PESHAWAR, Aug 21: The Sarhad Chamber of Commerce and Industry (SCCI) has said that land route export from the Export Processing Zone (EPZ) Risalpur could increase the country’s export to Afghanistan.

“Promotion of bilateral trade between Pakistan and Afghanistan is the need of the hour and for this purpose all hurdles should be removed. Pakistani exporters should be facilitated in Afghanistan and Afghan traders here,” said Ziaul Haq Sarhadi, member executive committee, SCCI.

Similarly, both countries should further simplify their visa procedures and reduce fares of both PIA and Ariyana airlines to facilitate the traders and increase the volume of trade, he said.

Mr Sarhadi said that like in the past, the governments of both countries should restart a luxury bus service. Afghan Mail Service should also be restarted to enable maximum number of traders of both countries to travel between both countries.

Furthermore, the facility of the Red Pass with passports should also be revived, he said.

He said that the Afghan government should simplify import procedure and, particularly, waive the condition of Elm-i-Khabar, a document issued by Afghan Trade commissioners in Peshawar and Chaman.

Obtaining the document, prepared in the light of the papers sent by Afghan importers, was a long and complicated procedure, he said and added: “No country in the world requires this kind of documentation. The abolition of the condition could lead to maximum increase in the trade volume between both countries.”

Similarly, the Afghan government should also revive trade liaison officers at the offices of its trade commissioners at Peshawar and Chaman, he said.

Dataset content:
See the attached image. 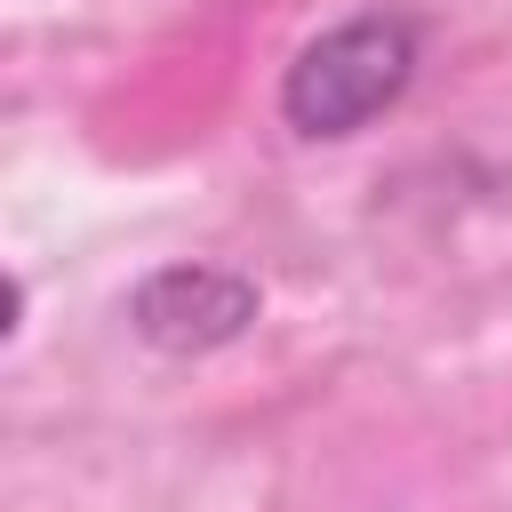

Problem 1:
Answer these questions from the article on Pakistan-Afghanistan trade, one answer a line:
(a) From which Export Processing Zone could land route exports increase the country's export to Afghanistan?
(b) The fares of which two airlines should be reduced?
(c) Who issues the Elm-i-Khabar document?
Problem 2:
Reproduce word for word everything in the trade article from "Similarly, both countries" down to "revived, he said.".
The lines play no part in any of the work here.

Finished answer 1:
(a) The Export Processing Zone (EPZ) Risalpur.
(b) PIA and Ariyana airlines.
(c) Afghan Trade commissioners in Peshawar and Chaman.

Finished answer 2:
Similarly, both countries should further simplify their visa procedures and reduce fares of both PIA and Ariyana airlines to facilitate the traders and increase the volume of trade, he said.

Mr Sarhadi said that like in the past, the governments of both countries should restart a luxury bus service. Afghan Mail Service should also be restarted to enable maximum number of traders of both countries to travel between both countries.

Furthermore, the facility of the Red Pass with passports should also be revived, he said.